§ **Things to do**
**1.** Please reproduce the stretch of the Executive MBA essay from "A friend suggested" through "thought about it.".
**2.** Name every person the Executive MBA essay mentions by full name.
**3.** Pick up the Executive MBA essay after its final sentence and carry it forward.

§ **Provided text**
☆ ☆ ☆ ☆
How I could reward myself with an Executive MBA
- April 10, 2018
- By Guest Author
- 4 minute read
Tanya Yatzeck, EMBA 43, is a project manager in continuous improvement at Spire Inc. She wrote the following for the Olin Blog.
I was already an educated person. I had a master’s degree in the humanities. I had experience. My career—IT project management—was established. I remember thinking, “I’ve had enough school. I know what I need to know.”
The problem was, I was dissatisfied with my career. Not really at home in IT, but dependent on my IT income, I didn’t know how to do something else without leading to bankruptcy. I started talking to people I knew and respected about this problem.
A friend suggested talking to Frans VanOudenallen, executive career coach. Frans has an office at Olin. He’s associated with EMBA, although that’s not the conversation we had. When I visited him, we talked about my job dissatisfaction and what we could do about it.
It didn’t occur to me that school might be a means to address the problem. I appreciated the conversation, went home, and thought about it.
I worked for Washington University at the time; the post-graduate programs host semiannual informational luncheons for staff members. By the time I returned to work gave it more thought, I’d been bitten. The conversation with Frans and the luncheon made me feel like I had something within my grasp, although I couldn’t put my finger on it. I asked Frans for a contact with EMBA. He put me in touch with Edie Varley.
I first met Edie for mid-afternoon coffee at Kaldi’s in Clayton. She soon got to the heart of my issues. Before I knew it, I was describing my worst work nightmares and listening to her explain that I didn’t have to put up with it.
☆ ☆ ☆ ☆
§ **Supplied records**

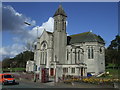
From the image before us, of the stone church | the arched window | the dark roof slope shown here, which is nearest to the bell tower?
the stone church

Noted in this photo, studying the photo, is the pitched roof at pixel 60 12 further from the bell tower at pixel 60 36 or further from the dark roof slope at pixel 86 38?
the dark roof slope at pixel 86 38

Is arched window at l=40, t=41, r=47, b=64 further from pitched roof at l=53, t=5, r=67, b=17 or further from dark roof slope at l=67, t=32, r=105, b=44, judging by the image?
pitched roof at l=53, t=5, r=67, b=17

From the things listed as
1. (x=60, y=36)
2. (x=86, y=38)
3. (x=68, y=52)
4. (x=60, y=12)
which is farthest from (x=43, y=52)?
(x=86, y=38)

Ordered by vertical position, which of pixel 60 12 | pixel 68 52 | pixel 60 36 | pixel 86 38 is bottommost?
pixel 68 52

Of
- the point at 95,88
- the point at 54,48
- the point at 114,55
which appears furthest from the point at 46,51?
the point at 95,88

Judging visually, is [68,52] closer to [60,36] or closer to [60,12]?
[60,36]

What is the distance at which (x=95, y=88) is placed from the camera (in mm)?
19688

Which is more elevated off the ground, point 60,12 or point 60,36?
point 60,12

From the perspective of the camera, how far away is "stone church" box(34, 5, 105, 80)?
46906 millimetres

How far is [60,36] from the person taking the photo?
52.0 metres

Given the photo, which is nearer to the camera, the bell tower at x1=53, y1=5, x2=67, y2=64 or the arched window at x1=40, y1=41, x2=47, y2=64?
the bell tower at x1=53, y1=5, x2=67, y2=64

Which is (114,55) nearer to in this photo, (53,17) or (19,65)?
(53,17)

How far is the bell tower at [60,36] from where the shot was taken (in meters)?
50.6

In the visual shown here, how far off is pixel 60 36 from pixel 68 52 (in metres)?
5.46
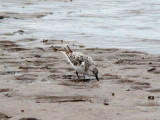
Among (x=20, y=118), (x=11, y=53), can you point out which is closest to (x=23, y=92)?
(x=20, y=118)

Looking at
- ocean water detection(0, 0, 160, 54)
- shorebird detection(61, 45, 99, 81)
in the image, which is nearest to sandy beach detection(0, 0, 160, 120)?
ocean water detection(0, 0, 160, 54)

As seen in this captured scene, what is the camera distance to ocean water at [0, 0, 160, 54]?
57.6ft

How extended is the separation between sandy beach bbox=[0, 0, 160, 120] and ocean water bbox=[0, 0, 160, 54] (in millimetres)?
135

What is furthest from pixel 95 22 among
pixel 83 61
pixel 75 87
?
pixel 75 87

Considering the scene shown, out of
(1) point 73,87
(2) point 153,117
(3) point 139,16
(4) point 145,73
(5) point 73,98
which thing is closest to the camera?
(2) point 153,117

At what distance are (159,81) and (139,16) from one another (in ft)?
43.7

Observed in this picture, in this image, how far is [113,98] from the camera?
9648 millimetres

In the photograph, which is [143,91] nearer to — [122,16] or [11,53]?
[11,53]

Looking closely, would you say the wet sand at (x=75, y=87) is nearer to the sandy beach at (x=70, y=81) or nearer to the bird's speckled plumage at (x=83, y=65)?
the sandy beach at (x=70, y=81)

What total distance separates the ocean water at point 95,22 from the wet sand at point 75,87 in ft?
7.70

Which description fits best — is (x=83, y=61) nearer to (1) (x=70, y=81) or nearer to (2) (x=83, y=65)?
(2) (x=83, y=65)

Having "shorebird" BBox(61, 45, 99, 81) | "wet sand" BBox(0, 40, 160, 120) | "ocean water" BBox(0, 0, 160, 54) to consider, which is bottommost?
"ocean water" BBox(0, 0, 160, 54)

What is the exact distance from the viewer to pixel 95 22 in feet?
73.2

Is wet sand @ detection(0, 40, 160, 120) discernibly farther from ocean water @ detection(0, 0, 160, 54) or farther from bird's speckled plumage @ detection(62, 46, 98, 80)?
ocean water @ detection(0, 0, 160, 54)
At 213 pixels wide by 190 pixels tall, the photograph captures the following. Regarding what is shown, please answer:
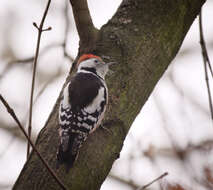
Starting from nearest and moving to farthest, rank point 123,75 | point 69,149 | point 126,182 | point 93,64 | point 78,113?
point 69,149, point 123,75, point 78,113, point 93,64, point 126,182

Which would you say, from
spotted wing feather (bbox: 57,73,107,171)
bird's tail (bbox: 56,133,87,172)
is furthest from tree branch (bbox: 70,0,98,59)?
bird's tail (bbox: 56,133,87,172)

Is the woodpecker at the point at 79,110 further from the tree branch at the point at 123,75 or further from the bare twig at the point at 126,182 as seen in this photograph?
the bare twig at the point at 126,182

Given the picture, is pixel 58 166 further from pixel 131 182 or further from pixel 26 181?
pixel 131 182

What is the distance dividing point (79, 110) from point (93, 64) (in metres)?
0.78

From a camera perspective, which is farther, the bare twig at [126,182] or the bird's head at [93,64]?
the bare twig at [126,182]

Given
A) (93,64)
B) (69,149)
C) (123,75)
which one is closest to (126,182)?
(93,64)

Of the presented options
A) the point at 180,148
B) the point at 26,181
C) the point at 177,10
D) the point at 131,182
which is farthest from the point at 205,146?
the point at 131,182

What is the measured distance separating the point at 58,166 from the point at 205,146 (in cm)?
124

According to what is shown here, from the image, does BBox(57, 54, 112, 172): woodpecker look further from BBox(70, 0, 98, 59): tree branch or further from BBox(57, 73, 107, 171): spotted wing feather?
BBox(70, 0, 98, 59): tree branch

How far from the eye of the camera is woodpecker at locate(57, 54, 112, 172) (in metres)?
2.52

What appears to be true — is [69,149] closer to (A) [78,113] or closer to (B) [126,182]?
(A) [78,113]

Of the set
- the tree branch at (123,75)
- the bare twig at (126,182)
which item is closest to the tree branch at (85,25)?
☆ ☆ ☆ ☆
§ **Answer list**
**1.**
A friend suggested talking to Frans VanOudenallen, executive career coach. Frans has an office at Olin. He’s associated with EMBA, although that’s not the conversation we had. When I visited him, we talked about my job dissatisfaction and what we could do about it.
It didn’t occur to me that school might be a means to address the problem. I appreciated the conversation, went home, and thought about it.

**2.** Tanya Yatzeck, Frans VanOudenallen, Edie Varley

**3.**
Persuaded by a force of nature
Edie’s title, director of discernment, is a product of her unique approach: Helping potential students decide whether the program is right for them.
“It’s not recruiting. I’m not selling anything here,” she said. “It’s a pound of flesh and it’s a chunk of change, and so together, we get to the heart and the root of it.”
Meanwhile, I had teenagers approaching college age—five of them. I thought it was selfish to start a program when it was their turn, not to mention the time commitment and balance of responsibilities between my husband and me.
I knew WashU might sponsor my degree, but I hadn’t asked yet. I didn’t know what they would say if I expressed a desire to do it. What if they said no? And I didn’t want to give up vacation time for classes.
Edie and I spoke several times. Talking to Edie means having the most intense, poetic, maddening, and beautiful conversation you’ve ever had, every time. Yet, when the phone would ring in those next days and weeks, sometimes I didn’t want to answer.
She challenged me to stand up for myself, to become my best self. She didn’t want me to give up and she wasn’t giving up on me. Edie said follow-up calls with prospects are the most challenging part of her job.
“When they don’t return emails and they don’t return phone calls, they fail to realize that their brand and their reputation is always speaking,” she said. “Somewhere, they stopped seeing me as a guide. They’ve turned me into a vendor selling them something.”
Having the ‘grown up’ conversations
Deep down, I was so touched by Edie’s passion, I took the next steps: an information session with executives and lunch with students. A doctor from the WashU medical school talked about how the program allowed him to break off a piece of his job and concentrate on it as a startup.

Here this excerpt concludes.